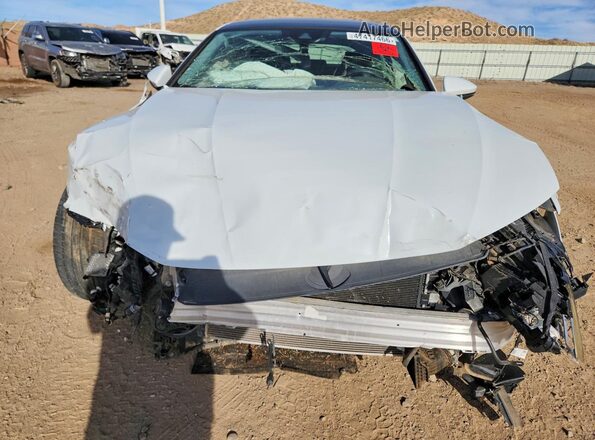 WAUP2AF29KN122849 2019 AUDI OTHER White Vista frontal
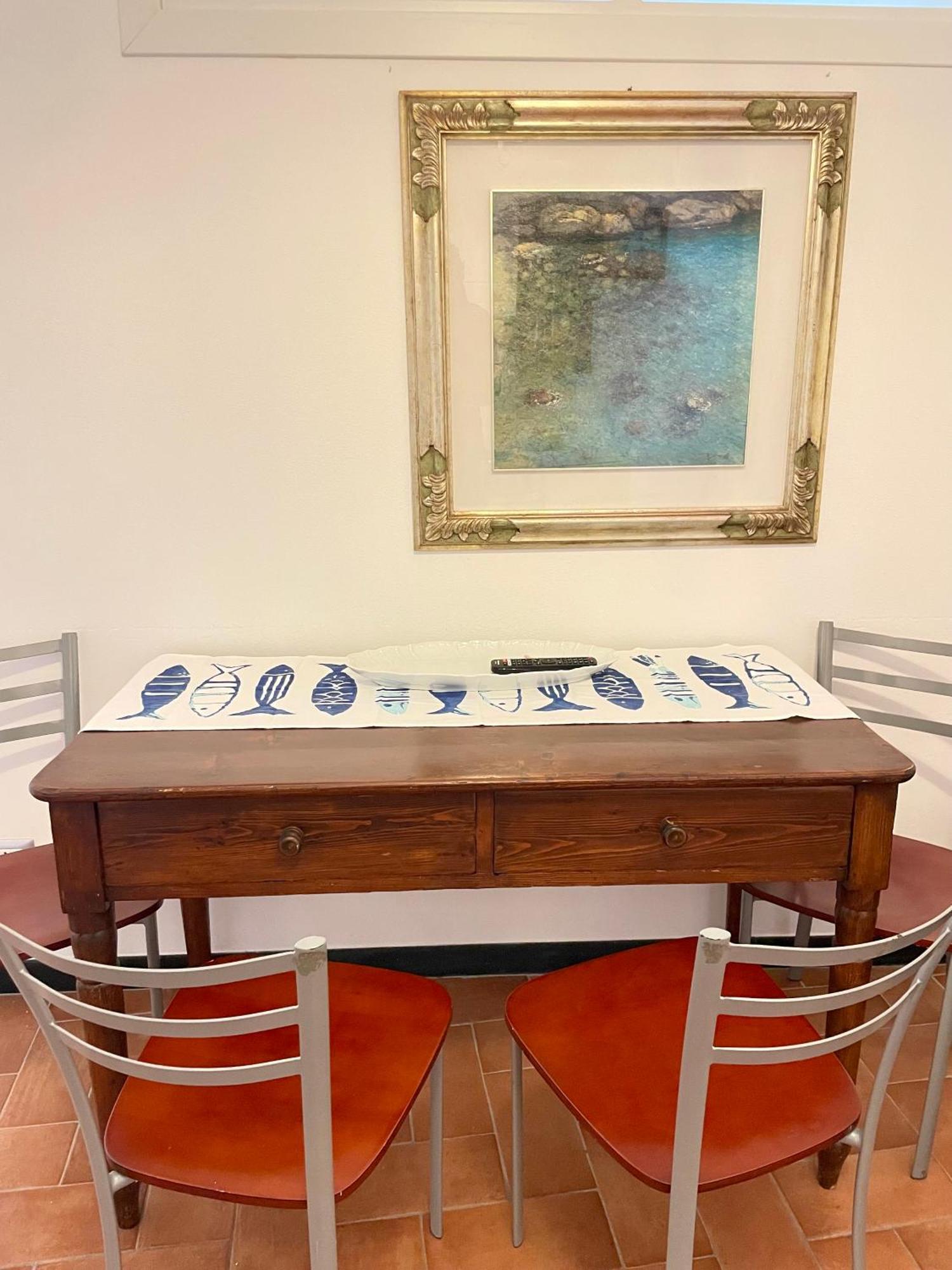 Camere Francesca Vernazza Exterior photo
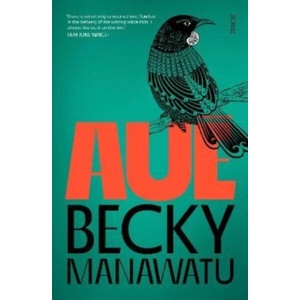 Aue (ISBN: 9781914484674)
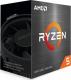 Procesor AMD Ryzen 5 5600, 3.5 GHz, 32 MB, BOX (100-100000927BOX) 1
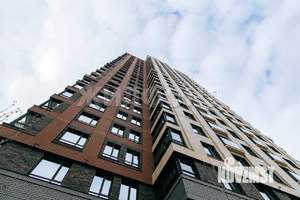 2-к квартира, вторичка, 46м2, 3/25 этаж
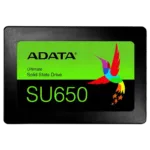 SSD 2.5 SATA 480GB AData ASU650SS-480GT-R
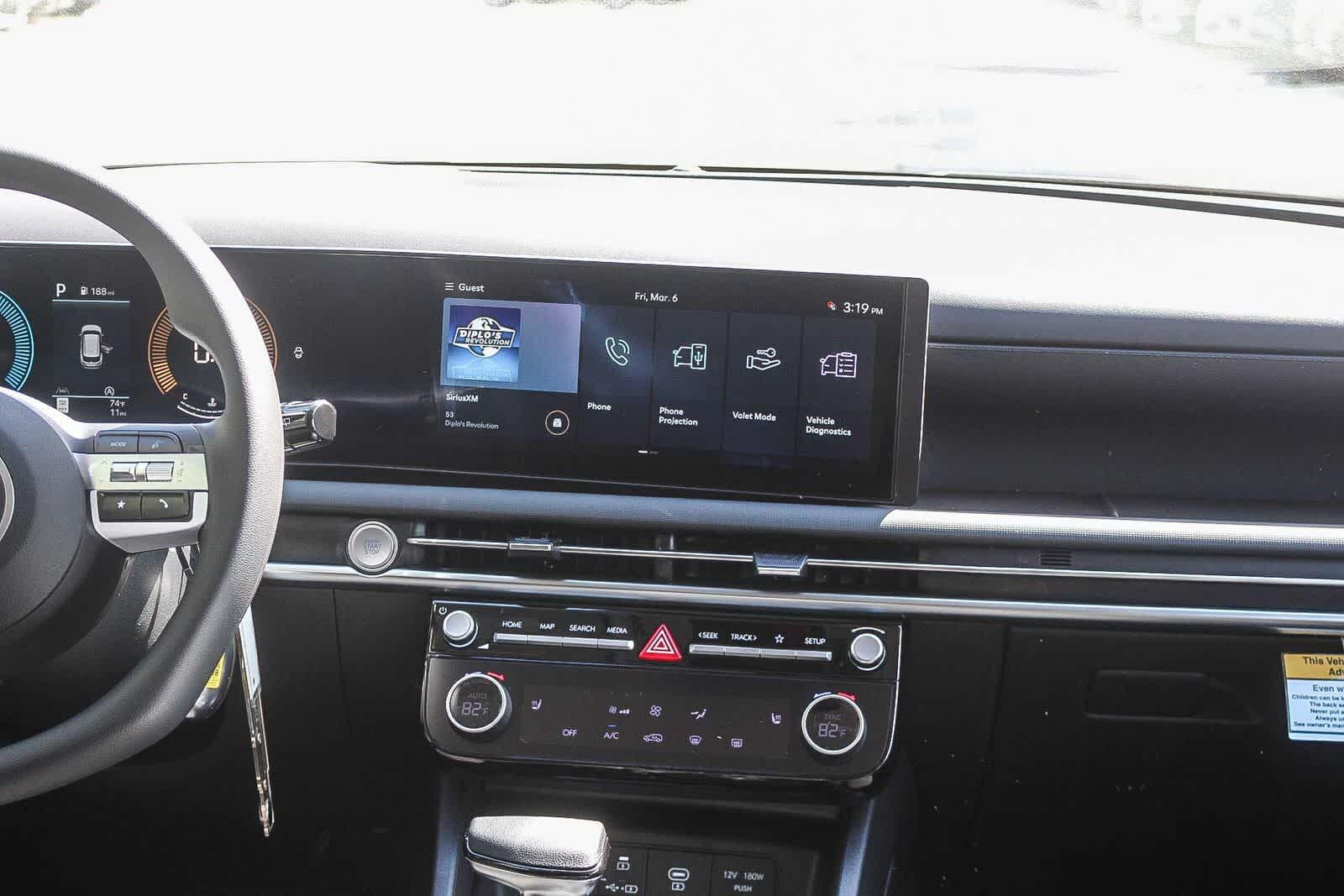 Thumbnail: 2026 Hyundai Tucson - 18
* * * * *
**WORK REQUIRED**
Exact lines only, please. Repeat everything from the top of the records through the line containing "SSD 2.5 SATA 480GB AData ASU650SS-480GT-R", both ends in and pictures out.

**TASK OUTPUT**
 WAUP2AF29KN122849 2019 AUDI OTHER White Vista frontal
 Camere Francesca Vernazza Exterior photo
 Aue (ISBN: 9781914484674)
 Procesor AMD Ryzen 5 5600, 3.5 GHz, 32 MB, BOX (100-100000927BOX) 1
 2-к квартира, вторичка, 46м2, 3/25 этаж
 SSD 2.5 SATA 480GB AData ASU650SS-480GT-R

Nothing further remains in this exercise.